On peut rire de tout mais pas avec tout le monde (fin).

Trois mois après les attentats contre Charlie Hebdo qui ont fait douze morts à Paris sans compter les victimes de Montrouge et de la Porte de Vincennes, outre-Rhin aussi on continue à se déchirer en public sur le « principe de conviction » et le « principe de responsabilité ». En clair, peut-on tout dire (dans le respect des droits de la liberté de la presse naturellement), tout dessiner et tout publier en vertu de ce que sa conscience / raison estime juste. Ou doit-on sans cesse se demander si tel dessin, jeu de mots et je ne sais quoi encore, en « risquant » d’offenser certaines catégories de la population, ne va pas autoriser des poseurs de bombes potentiels à passer aux actes, en tous les cas allumer un feu social qu’il sera difficile d’éteindre par la suite ?

Mi février dernier, les carnavals de Cologne et de Düsseldorf avaient ainsi répondu de manière opposée à la question. Timorée ici – la capitale rhénane du carnaval annulant son char « Charlie » au dernier moment – engagée là – sa concurrente du nord, n’hésitant pas à le faire défiler.

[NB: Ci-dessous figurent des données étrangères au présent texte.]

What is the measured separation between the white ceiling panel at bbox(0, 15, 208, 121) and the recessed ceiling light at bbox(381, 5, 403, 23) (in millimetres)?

Les carnavals de Cologne et Düsseldorf

Ce week-end, la « petite » ville de Hanau, non loin de Francfort sur le Main, a aussi répondu « oui » en ouvrant une exposition consacrée aux dessinateurs Achim Greser et Heribert Lenz. Intitulée « C’est une blague, non ? » elle présente 220 de leurs œuvres, dont pas plus de quinze traitent de la religion mais dont une, dessinée juste après les attentats parisiens a déjà fait couler beaucoup d’encre en Allemagne (et assuré la communication de l’expo J). On y voit Jésus et Mahomet tous deux plongés dans la lecture de feuilles satiriques, Jésus disant à son comparse : « M. je n’arrive pas à y croire. A cause de tes idiots, on doit maintenant renoncer à ces formidables plaisanteries sur nous ».

A. Greser et H. Lenz

Courage? Blasphème, provocation, irresponsabilité? Ou beaucoup de bruit pour pas grand chose en définitive ?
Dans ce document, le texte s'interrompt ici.